▶ **WRITTEN EXERCISE**
Reproduce word for word the portion of the data below that starts with the line containing "Which is the" and runs to the end of the data, and nothing else.

▶ **DATA RECORDS**

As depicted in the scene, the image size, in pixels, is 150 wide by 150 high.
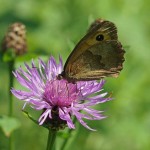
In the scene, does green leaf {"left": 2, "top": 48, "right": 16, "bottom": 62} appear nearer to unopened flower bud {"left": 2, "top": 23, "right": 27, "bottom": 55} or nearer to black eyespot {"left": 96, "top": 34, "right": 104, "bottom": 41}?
unopened flower bud {"left": 2, "top": 23, "right": 27, "bottom": 55}

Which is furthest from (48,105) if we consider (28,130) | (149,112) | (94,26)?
(149,112)

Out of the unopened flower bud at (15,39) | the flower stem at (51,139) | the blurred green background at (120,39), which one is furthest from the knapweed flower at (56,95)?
the blurred green background at (120,39)

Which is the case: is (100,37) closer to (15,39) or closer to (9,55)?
(9,55)

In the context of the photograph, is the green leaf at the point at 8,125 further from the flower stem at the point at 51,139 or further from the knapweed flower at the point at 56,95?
the flower stem at the point at 51,139

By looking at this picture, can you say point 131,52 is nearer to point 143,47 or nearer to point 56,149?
point 143,47

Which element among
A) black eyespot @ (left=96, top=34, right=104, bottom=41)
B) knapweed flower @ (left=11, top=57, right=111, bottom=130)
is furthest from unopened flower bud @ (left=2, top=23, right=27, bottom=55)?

▶ **CORRECT ANSWER**
Which is the case: is (100,37) closer to (15,39) or closer to (9,55)?
(9,55)

In the context of the photograph, is the green leaf at the point at 8,125 further from the flower stem at the point at 51,139 or further from the knapweed flower at the point at 56,95?
the flower stem at the point at 51,139

By looking at this picture, can you say point 131,52 is nearer to point 143,47 or nearer to point 56,149?
point 143,47

Which element among
A) black eyespot @ (left=96, top=34, right=104, bottom=41)
B) knapweed flower @ (left=11, top=57, right=111, bottom=130)
is furthest from unopened flower bud @ (left=2, top=23, right=27, bottom=55)?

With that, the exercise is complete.